*Exercise instructions*:
In the article on the Bernard Canavan exhibition, what does the emigrant do in the 1950s anecdote, listed in order?

Exhibition remembers England’s “Forgotten Irish”

Bernard Canavan’s paintings portray the experiences of Irish emigrants who have slipped from visual memory

Detail from   “On Diaspora Road” by Bernard Canavan
Detail from “On Diaspora Road” by Bernard Canavan

An emigrant returns for a holiday. He hires a car and drives to his native Cavan and a pub full of locals. He enters and buys a drink for everyone. Then he takes to bed for two weeks, penniless, and borrows money from his aunt for the journey back.

This 1950s anecdote is told by London-Irish painter Bernard Canavan: "It fuelled a painting of a crowded country bar as an emigrant buys drink for everyone. It's called When is He Going Back? – as if "back" was the place where you really belonged.

Returned emigrants
"It was common for returned emigrants in the summertime to try and not let the side down – to try and say they were a success."

(Brief descriptive captions)
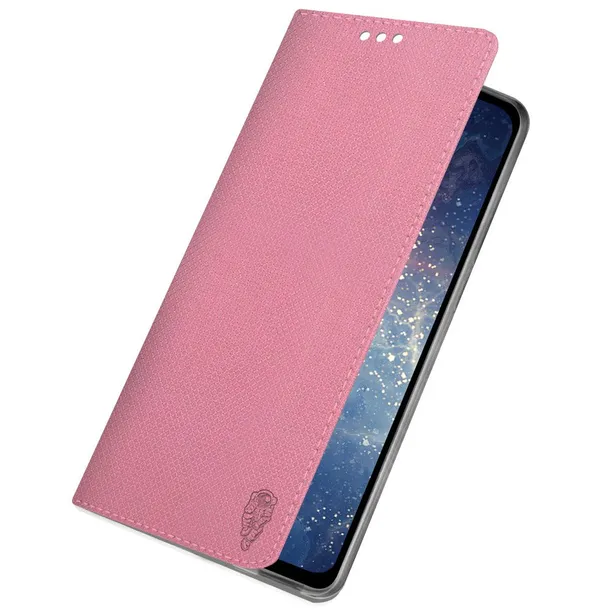 etui-do-huawei-honor-10-lite-twardowsky-astro-case-kolor-inny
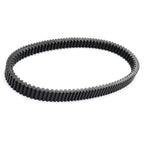 Drive Belt for Kymco Xciting 400i X-Cting S 400i VS400 ABS (2012–2024)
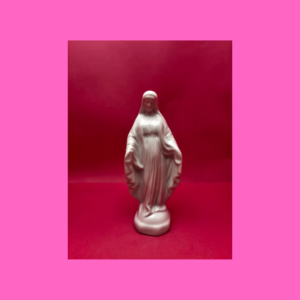 Nossa Senhora das Graças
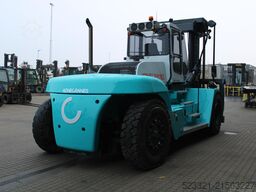 SMV SL25-1200B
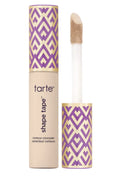 Tarte Shape Tape Concealer
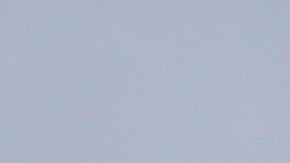 Los narcos instalan cámaras de videovigilancia en postes de ciudades fronterizas.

*Solution for this exercise*:
- Returns for a holiday
- Hires a car
- Drives to his native Cavan
- Enters a pub full of locals
- Buys a drink for everyone
- Takes to bed for two weeks, penniless
- Borrows money from his aunt for the journey back